Job description

We are looking for you if you:

• have several years of hands-on experience in penetration testing and vulnerability assessment,

• ae proficient in various penetration testing tools and methodologies such as Burp Suite, Nmap, Ghidra, IDA, Frida, and others,

• have good knowledge of programming and scripting languages,

• possess strong analytical and problem-solving skills to identify and exploit vulnerabilities,

• hold relevant hands-on certifications (e.g., eWPTX, OSWE, OSEP, BSCP and others).

English level : Communicate fluently in English (B2/C1 level)

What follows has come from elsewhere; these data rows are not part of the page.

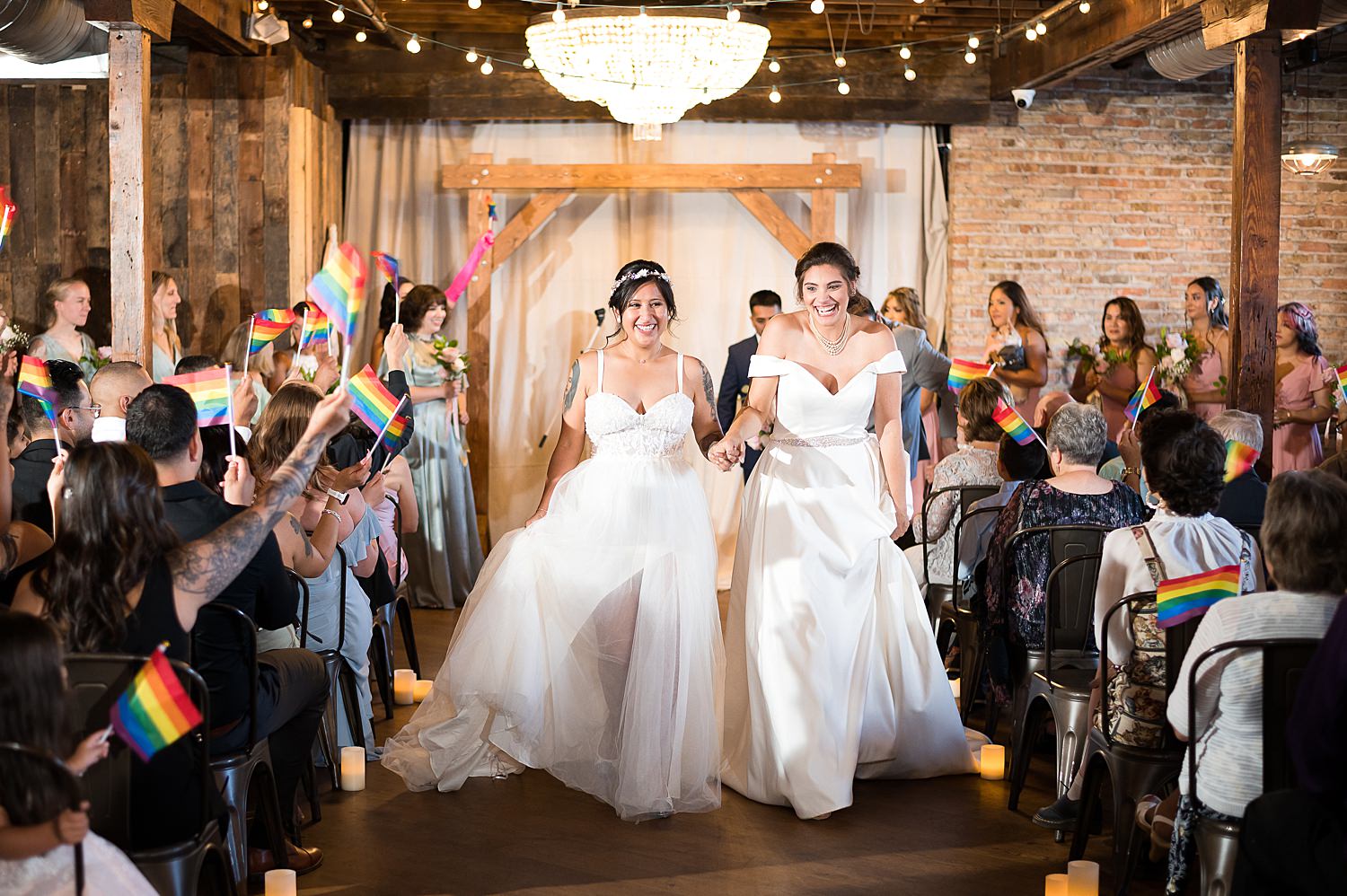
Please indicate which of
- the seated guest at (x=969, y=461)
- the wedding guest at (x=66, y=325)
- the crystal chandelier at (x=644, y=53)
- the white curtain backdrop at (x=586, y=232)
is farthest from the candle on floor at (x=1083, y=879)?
the white curtain backdrop at (x=586, y=232)

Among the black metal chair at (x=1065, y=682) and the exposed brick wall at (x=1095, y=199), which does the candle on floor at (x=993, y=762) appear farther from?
the exposed brick wall at (x=1095, y=199)

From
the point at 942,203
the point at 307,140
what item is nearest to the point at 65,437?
the point at 307,140

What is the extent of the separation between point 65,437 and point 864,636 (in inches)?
104

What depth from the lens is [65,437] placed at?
438 cm

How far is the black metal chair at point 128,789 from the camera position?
247 cm

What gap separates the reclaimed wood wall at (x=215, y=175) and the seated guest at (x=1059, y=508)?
17.2 ft

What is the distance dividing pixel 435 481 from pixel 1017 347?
10.9ft

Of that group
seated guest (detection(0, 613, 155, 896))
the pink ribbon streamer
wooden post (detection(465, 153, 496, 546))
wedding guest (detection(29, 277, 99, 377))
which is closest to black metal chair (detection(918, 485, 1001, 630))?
the pink ribbon streamer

You’ll get extra points for:

• knowledge of advanced persistent threats (APTs) and modern attack techniques,

• experience with cloud security and testing cloud environments,

• contributions to the cybersecurity community (e.g., published research, registered CVEs, conference presentations),

• higher technical education, preferably in Information Technology,

• holding additional security certifications (e.g., CISSP, CISA, CISM and others),

• experience working in an international environment.

Your responsibilities:

• conduct comprehensive penetration tests on applications, infrastructure, and systems,

• evaluate and report on the risk of identified vulnerabilities, providing actionable remediation guidance,

• support the implementation of IT security requirements and standards across projects,

• collaborate with development and infrastructure teams to improve security posture,

• mentor and support junior penetration testers and other team members,

• contribute to the development and refinement of internal testing methodologies and tools,

• stay up to date with emerging threats, tools, and techniques in offensive security.

Information about the squad:

As a member of our global CISO, you will join the Offensive Security Center of Expertise (CoE) with 40 pentesters (divided into 3 squads), which plays a key role in proactively identifying security risks across the organization. This is a strategic initiative for the company, focused on enhancing cyber resilience through advanced penetration testing and red teaming. You will work in a modern, international environment with access to the latest tools and technologies.The role naming convention in the global ING job architecture will be “Engineer III”.